Forum:Which database software is better for bioinformatics web development? MySQL or MongoDB?
3
0
Entering edit mode
6.2 years ago
mcclintock ▴ 10

Once I did a bioinformatics project using MongoDB, but I'm kind of confused which database software is more suitable for bioinformatics web development. Sure, MySQL, relational database, is great. However, what's the difference between the performance of these two kinds of database, relational and non-relational? PS: Does it depends on whether we use PHP or not?

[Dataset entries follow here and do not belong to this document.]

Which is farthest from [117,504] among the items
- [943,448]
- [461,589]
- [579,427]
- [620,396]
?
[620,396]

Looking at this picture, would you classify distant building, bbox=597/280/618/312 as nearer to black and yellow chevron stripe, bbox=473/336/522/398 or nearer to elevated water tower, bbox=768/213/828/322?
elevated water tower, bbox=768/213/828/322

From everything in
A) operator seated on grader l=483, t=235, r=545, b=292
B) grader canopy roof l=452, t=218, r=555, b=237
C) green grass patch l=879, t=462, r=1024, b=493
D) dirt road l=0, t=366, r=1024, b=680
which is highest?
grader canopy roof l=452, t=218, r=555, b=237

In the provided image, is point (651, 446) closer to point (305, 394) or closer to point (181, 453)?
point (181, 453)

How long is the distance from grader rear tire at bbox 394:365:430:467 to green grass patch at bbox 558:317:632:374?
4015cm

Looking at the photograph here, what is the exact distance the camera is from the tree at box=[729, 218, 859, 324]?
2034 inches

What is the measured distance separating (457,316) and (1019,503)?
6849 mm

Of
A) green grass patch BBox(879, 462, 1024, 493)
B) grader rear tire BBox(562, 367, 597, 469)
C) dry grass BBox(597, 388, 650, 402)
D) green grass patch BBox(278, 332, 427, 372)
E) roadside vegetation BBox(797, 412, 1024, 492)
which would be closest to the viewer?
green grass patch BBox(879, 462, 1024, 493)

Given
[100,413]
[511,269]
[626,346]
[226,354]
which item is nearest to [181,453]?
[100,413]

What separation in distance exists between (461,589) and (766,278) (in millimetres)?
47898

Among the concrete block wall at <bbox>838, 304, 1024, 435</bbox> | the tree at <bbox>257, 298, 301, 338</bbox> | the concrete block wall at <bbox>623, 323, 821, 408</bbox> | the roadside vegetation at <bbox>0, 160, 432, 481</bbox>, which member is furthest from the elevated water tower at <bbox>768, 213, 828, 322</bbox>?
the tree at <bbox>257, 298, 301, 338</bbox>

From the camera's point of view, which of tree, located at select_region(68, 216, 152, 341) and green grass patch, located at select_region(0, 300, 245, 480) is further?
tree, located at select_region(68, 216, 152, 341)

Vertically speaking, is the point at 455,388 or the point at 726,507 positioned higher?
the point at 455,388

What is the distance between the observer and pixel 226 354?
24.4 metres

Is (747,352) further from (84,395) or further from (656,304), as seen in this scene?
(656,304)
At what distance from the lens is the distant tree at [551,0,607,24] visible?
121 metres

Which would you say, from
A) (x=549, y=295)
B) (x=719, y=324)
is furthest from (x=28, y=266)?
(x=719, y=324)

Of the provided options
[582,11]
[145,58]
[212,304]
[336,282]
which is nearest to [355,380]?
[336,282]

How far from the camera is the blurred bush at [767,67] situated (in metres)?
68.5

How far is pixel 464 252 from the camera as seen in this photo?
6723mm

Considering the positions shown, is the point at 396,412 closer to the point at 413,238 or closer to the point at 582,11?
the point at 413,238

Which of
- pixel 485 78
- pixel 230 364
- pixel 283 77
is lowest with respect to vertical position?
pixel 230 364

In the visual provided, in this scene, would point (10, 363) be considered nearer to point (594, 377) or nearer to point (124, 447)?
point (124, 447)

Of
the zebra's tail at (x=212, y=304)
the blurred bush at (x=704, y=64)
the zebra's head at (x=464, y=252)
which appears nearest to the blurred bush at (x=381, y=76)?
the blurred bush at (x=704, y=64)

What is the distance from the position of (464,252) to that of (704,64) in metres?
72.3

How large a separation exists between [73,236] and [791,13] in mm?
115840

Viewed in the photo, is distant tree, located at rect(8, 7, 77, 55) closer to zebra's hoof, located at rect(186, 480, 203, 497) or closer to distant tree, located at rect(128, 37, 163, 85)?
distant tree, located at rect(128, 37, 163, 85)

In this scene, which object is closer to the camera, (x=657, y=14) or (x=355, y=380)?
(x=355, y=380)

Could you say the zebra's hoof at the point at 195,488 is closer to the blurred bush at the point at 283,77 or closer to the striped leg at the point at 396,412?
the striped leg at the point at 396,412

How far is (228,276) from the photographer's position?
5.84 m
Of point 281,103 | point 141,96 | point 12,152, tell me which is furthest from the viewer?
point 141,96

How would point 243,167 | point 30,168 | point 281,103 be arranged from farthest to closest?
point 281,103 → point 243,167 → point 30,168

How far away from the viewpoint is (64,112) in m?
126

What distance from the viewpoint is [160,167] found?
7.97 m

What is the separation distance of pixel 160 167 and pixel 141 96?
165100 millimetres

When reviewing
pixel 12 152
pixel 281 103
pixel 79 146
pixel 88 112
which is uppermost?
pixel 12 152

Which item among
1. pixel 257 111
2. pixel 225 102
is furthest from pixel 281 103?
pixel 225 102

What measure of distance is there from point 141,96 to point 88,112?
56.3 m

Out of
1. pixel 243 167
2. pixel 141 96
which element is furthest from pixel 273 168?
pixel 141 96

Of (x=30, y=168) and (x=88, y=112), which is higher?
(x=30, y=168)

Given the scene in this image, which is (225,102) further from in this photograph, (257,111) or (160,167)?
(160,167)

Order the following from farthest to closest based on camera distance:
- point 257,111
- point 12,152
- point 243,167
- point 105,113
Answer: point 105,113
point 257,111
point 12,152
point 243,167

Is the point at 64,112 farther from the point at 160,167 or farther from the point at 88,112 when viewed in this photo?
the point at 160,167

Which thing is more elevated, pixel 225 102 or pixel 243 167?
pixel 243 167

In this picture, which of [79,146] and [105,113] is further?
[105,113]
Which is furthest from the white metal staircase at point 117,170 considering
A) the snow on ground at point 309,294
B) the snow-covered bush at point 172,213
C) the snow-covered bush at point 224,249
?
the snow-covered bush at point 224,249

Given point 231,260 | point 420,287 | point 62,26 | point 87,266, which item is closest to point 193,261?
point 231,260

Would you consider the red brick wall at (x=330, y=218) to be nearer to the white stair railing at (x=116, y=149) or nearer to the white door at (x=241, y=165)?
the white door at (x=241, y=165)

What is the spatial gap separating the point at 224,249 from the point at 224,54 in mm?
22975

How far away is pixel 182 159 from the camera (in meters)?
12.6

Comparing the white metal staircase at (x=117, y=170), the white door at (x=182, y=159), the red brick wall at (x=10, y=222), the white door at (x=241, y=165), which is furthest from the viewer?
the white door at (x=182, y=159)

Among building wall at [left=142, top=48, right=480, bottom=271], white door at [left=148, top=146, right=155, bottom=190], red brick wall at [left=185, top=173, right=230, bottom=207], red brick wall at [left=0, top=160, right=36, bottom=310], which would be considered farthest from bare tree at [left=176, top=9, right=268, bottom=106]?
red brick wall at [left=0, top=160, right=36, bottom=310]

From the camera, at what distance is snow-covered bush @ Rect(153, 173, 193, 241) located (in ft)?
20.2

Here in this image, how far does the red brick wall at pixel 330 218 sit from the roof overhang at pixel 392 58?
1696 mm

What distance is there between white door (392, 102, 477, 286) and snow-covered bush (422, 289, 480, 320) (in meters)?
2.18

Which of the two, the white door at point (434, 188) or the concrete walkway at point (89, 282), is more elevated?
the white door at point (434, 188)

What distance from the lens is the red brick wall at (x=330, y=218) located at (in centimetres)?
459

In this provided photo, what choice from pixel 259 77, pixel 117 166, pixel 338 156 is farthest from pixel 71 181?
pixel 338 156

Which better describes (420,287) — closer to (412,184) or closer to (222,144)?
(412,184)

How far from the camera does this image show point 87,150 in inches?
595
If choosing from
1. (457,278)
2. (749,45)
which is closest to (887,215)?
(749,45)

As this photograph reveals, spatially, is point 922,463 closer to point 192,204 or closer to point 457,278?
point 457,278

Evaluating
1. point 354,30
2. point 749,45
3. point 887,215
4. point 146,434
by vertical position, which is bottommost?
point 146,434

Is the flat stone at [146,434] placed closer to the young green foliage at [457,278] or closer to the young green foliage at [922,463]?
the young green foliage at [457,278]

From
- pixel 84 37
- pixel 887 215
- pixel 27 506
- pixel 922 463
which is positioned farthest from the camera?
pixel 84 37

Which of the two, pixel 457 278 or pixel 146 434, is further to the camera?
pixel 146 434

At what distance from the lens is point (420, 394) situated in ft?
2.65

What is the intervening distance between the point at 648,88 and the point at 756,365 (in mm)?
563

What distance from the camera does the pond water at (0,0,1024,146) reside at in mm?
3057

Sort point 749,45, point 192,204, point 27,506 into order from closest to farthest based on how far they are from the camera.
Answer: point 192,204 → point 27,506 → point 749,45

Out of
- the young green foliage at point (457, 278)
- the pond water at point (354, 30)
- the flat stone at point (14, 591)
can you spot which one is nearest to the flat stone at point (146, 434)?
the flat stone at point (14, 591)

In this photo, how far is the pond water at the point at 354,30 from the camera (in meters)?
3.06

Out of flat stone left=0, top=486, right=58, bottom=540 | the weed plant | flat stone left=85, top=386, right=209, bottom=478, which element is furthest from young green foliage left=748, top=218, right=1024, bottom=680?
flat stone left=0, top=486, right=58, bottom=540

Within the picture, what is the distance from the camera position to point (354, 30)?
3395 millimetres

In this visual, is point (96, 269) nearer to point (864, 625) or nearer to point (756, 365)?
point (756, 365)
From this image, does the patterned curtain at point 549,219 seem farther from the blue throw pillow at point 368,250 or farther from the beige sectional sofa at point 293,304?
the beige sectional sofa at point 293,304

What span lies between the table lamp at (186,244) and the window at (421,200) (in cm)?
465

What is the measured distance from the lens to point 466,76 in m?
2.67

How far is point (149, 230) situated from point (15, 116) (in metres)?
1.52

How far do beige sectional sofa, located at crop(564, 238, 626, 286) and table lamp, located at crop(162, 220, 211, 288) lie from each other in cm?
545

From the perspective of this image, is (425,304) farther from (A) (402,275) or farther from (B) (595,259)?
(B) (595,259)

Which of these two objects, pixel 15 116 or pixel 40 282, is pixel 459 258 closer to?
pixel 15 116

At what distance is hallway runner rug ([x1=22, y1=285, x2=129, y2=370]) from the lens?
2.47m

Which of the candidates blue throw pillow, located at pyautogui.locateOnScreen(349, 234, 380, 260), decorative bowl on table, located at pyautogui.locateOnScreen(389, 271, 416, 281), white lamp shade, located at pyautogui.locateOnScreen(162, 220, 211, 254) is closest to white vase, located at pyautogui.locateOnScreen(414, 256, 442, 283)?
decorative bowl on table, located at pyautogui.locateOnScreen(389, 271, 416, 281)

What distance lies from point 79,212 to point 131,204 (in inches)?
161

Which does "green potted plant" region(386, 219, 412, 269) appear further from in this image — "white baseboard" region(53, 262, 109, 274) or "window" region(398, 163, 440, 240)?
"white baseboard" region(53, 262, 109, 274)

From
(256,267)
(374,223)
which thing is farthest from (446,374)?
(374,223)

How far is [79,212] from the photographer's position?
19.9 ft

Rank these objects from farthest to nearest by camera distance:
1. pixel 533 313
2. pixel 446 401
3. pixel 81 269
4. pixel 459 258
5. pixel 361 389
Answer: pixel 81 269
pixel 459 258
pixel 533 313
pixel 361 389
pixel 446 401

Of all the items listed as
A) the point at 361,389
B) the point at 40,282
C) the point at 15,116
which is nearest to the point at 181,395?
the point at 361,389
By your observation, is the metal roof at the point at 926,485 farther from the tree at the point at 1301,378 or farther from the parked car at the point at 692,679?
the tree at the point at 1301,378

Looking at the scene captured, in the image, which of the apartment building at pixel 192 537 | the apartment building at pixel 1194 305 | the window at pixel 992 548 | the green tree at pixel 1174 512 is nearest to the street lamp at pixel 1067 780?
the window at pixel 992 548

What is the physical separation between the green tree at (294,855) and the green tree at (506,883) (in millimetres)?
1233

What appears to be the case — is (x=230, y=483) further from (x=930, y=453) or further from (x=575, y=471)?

database mysql mongodb software • 4.6k views
ADD COMMENT
10
Entering edit mode
6.2 years ago
Michael 55k

This is a very general question, in particular what is bioinformatics web development? It really depends on the application case and requirements, and certainly the type of data to store. Note: Database Management Systems (DBMS) are a back-end technology meaning they are used for storing and retrieving the data in a reliable and performant way. web development refers to front-end technology, that is the presentation of the application to the user and how the application is interacting with the user. Deciding on the technology should be the last step in the design process of a software.

Some questions to guide the decision process:

  • How is your data structured, can the data be represented in relational format?
  • Have you modeled the data using UML/ER diagrams?
  • Volume of your data?
  • Do you update/read often or rarely?
  • Do you update/read in parallel?
  • Do you need transactions, atomic actions, ACID, to ensure consistency?
  • Do you need foreign keys, indexing, stored procedures, views?
  • Distributed?
  • Other performance boosting required?
  • Replication required?
  • Do you need a well-defined Query language (SQL, XPATH) or can you hardcode a few queries?
  • can you setup a DB server in client server infrastructure?
  • do you need remote connections (CLI, TCP, web-services) to the database?
  • which authentication/authorization model do you use for your application?
  • which backup strategy do you prefer/policies are in place at the site of deployment?
  • Do language bindings to preferred frame-work/coding tools/languages exist at the appropriate level of abstraction?
  • Which support model do you prefer? (Some might prefer a commercial support model)

Candidates:

  • PostgreSQL (most feature-rich, covers practically everything named above, richest SQL, including Document database/NoSQL functions, will work most of the time)
  • MySQL, MariaDB, etc. (very similar in feature richness, maybe a bit higher performance)
  • SQLite (file based SQL database management, no server required, great for testing, should fit most bioinformatics needs, unless many concurrent updates, easy to share as a file - no dump required, easiest way to start and to learn SQL)
  • Oracle (if you need a commercial DBMS)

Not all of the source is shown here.